Broken Bird | Teen Ink

Broken Bird

June 24, 2010
By InkDance PLATINUM, Sylvania, Ohio
InkDance PLATINUM, Sylvania, Ohio
31 articles 0 photos 11 comments

Favorite Quote:
The only difference between highschoolers and preschoolers is that preschoolers get naptime.


I saw a girl jump off a building today.
I wasn't there personally; it was the top story on the evening news. They were playing the clip over and over, the reporters' faces carefully cultivated into masks of sympathy as they shoved her story down the throats of half a million people so they could generate a little interest in their station. I'd never really liked reporters, never liked hearing about all the horrible things that happened to people, but for some reason I couldn't seem to change the channel. It was just too...personal to casually ignore it.
She couldn't have been more than fifteen. Fifteen years and already life was too much for her. But she didn't look like the type of girl to hurl herself off the top of the tallest building in the city. Even through the haze of blurry security cameras I could tell her face was the sort of naturally pretty face no surgeon could ever duplicate. Her skin was a beautiful golden color- not tan, really, but evidence to many hours in the sun. The cameras hadn't really gotten a clear shot of her face, so I couldn't tell what color her eyes were, but I could imagine a soft brown or startling blue.
She'd been wearing a dress. This the anchors were going crazy over. Not many suicidal teenagers, apparently, dressed up for the occasion. There was wild speculation over whether she'd just come from a date: had heartbreak been in the picture? Date rape? Cheating?
But I studied her face and decided that she hadn't done the act in a frenzy of conflicting emotions. For one, there wasn't a tear to be seen; in fact, her face was utterly serene. And there was such a purpose in her step that I couldn't help but think that everything had been planned meticulously out, and that the dress had merely been her way of going out in style. In a way, I understood. If I had the choice, I'd want to be pretty as possible during my last few minutes on earth.
The picture changed abruptly to a new angle. She'd been caught on several different cameras while traversing from the bottom to the top of the building, so nearly every step of her journey- from the stop at the bathroom on the third floor to the time on the fifty-second when she'd gotten off an elevator to flip the bird at a security camera- had been caught on tape. I wondered if she'd known that a mere five hours after her death thousands upon thousands would be watching her take her final steps.
The picture changed from the fuzziness of security tape to the crystal-clear image of a camcorder. Some tourist had been unlucky enough to be filming a street performer across the street when the girl had jumped; there was a half second of the street performer yelling and pointing at something off-screen, a mass of blurring colors, and then you saw her.

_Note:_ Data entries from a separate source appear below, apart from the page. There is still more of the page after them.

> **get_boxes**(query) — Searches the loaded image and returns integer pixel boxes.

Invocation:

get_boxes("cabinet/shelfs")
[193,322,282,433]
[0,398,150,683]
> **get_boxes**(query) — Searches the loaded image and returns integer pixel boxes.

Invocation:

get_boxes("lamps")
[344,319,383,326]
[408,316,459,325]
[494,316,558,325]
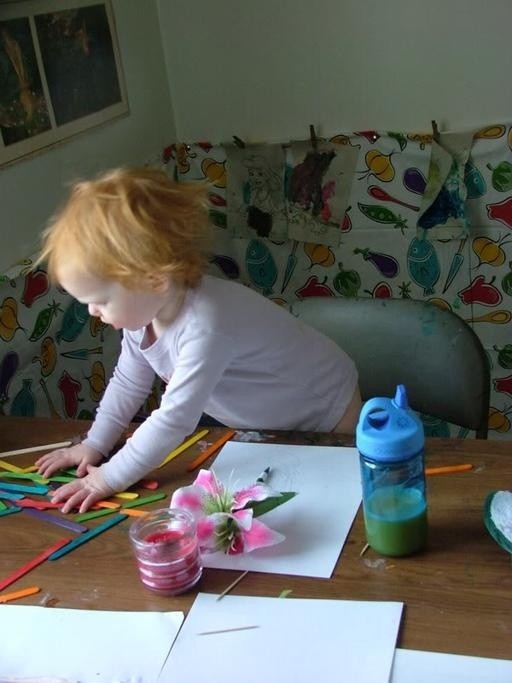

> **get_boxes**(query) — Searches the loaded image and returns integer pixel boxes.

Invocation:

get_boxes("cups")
[128,507,207,600]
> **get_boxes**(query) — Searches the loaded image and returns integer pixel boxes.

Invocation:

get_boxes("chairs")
[265,295,492,442]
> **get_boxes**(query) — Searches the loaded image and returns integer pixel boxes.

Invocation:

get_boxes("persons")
[28,162,365,517]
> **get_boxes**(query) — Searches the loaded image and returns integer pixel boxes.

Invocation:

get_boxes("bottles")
[349,380,435,560]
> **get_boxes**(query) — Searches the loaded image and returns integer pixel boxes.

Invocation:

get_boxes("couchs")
[2,125,509,443]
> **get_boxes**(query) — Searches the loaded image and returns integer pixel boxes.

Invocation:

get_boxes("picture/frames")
[1,0,131,171]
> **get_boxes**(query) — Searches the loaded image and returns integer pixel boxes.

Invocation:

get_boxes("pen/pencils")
[256,467,270,482]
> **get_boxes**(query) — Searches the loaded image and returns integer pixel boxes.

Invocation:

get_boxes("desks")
[0,413,510,679]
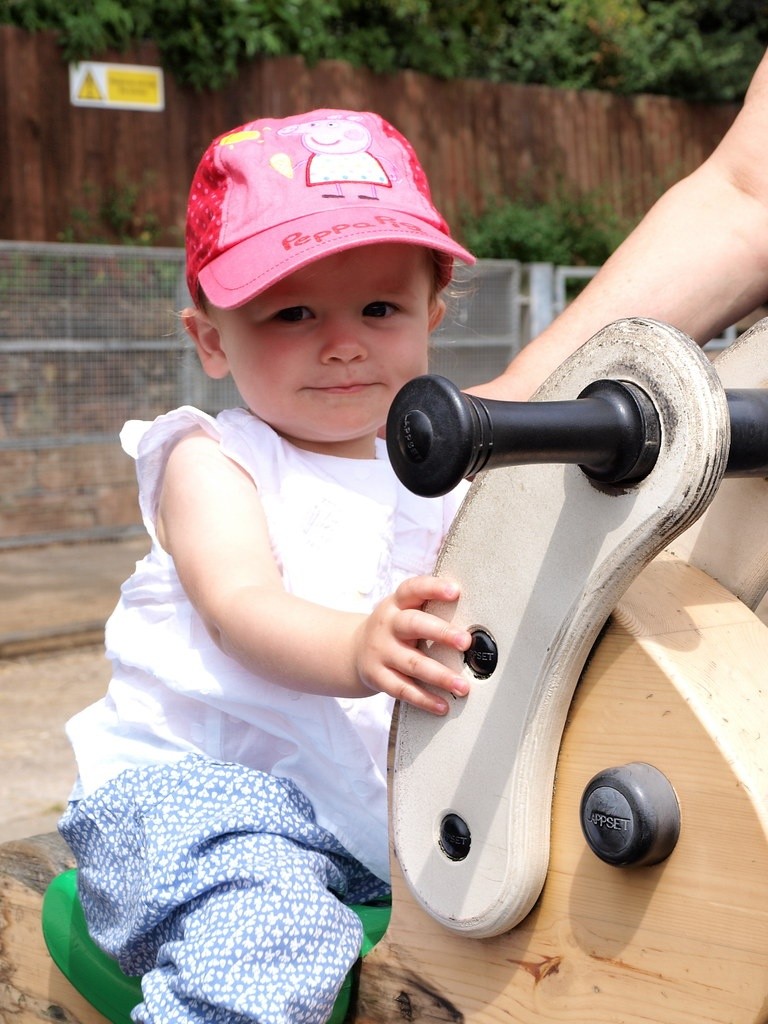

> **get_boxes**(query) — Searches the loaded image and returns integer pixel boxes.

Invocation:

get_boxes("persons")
[54,106,480,1024]
[452,46,767,403]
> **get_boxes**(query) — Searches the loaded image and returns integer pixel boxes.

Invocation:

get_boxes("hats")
[184,106,477,309]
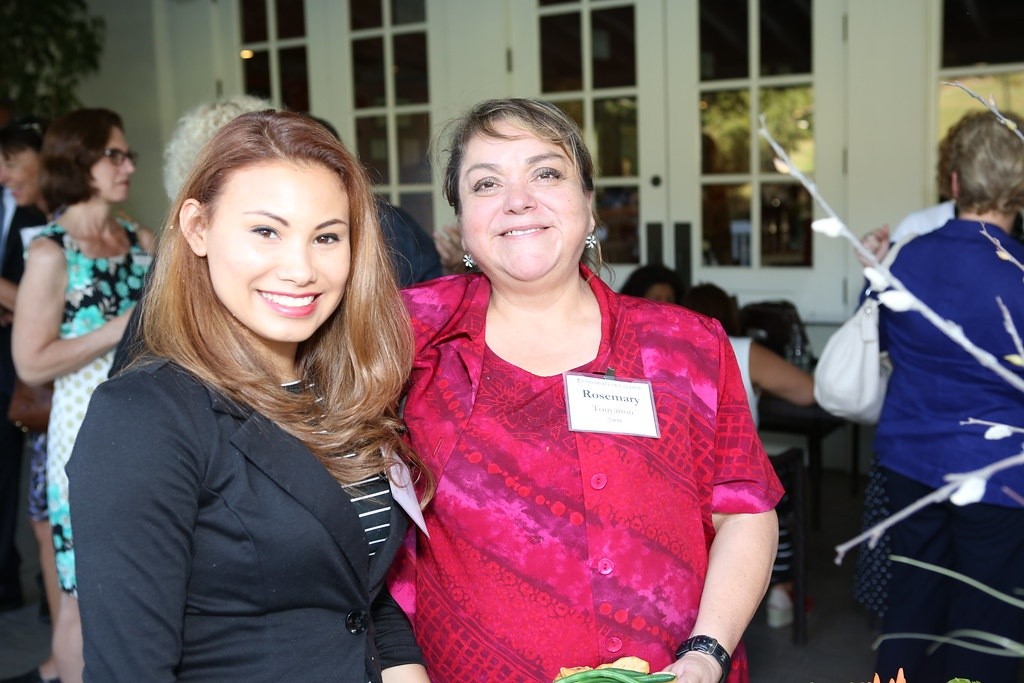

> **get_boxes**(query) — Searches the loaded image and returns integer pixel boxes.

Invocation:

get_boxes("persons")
[63,108,432,683]
[162,95,446,290]
[854,109,1024,683]
[387,98,786,683]
[616,261,814,433]
[0,107,158,683]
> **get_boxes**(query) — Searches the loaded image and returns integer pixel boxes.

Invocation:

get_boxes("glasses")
[104,147,140,165]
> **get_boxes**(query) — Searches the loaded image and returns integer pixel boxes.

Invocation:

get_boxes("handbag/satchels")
[812,285,894,426]
[7,375,54,433]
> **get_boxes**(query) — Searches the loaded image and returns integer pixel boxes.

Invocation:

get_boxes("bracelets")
[675,635,732,683]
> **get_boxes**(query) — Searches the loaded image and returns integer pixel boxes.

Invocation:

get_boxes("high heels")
[766,592,815,629]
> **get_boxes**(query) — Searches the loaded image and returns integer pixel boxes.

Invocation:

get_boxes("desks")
[758,377,861,534]
[758,443,809,647]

The performer had seen her on the roof, so most of her actual jump was filmed.
It was eerie, watching a girl jump off the roof. By the time the cameraman had turned around she was already almost airborne. Time seemed to freeze as her momentum failed to carry her up any farther, leaving her dangling over a sickening drop that promised only a swift end on pavement. I found myself wishing that gravity would somehow defy the laws of physics and let her keep going up, up towards the sky, but no miracle happened and her body leaned down towards the ground, into the wind and began to fall. Her hair was unbound and streamed after her, clawing for purchase against the wind. Her arms and legs were splayed to either side like one of those flying squirrels. She seemed so graceful, so beautiful at that moment that I nearly cried. The dress was a nice touch, I thought through my anguish. It billowed out behind her, making her look like a bird.
Suddenly, without warning, the pavement came up to meet her. I snapped my eyes shut, but not before I saw her beautiful body crumple and break against the unyielding ground. The image seemed burned into the backs of my eyelids, and I couldn't help but think that the fall had been exactly like the time I'd seen a baby cardinal fall out of its nest. Her dress had even been red.
I heard footsteps and opened my eyes to my mother. “Why are you watching that?” she asked disapprovingly. “That's horrible.” She reached down and picked up the remote, punched in her favorite channel, and left the room.
I stared at the screen, not seeing what was really going on. All I could see, over and over, was her body hitting the ground. I wondered briefly what had driven her to commit suicide.
Glancing at the door my mother had taken to exit the room, a strange thought crept into my mind. What if she just couldn't stand the way people brushed aside other's misfortunes? I'd always held that misery exists to teach someone a lesson, which it couldn't very well do if everyone turned their backs.
I stood up slowly. No, that couldn't be, I thought. The girl hadn't seemed like the type to make an example of herself so someone like me could be taught a lesson.
Then again, she hadn't looked like the type of girl to commit suicide, either.


The author's comments:
I'd always held that misery exists to teach someone a lesson, which it couldn't very well do if everyone turned their backs.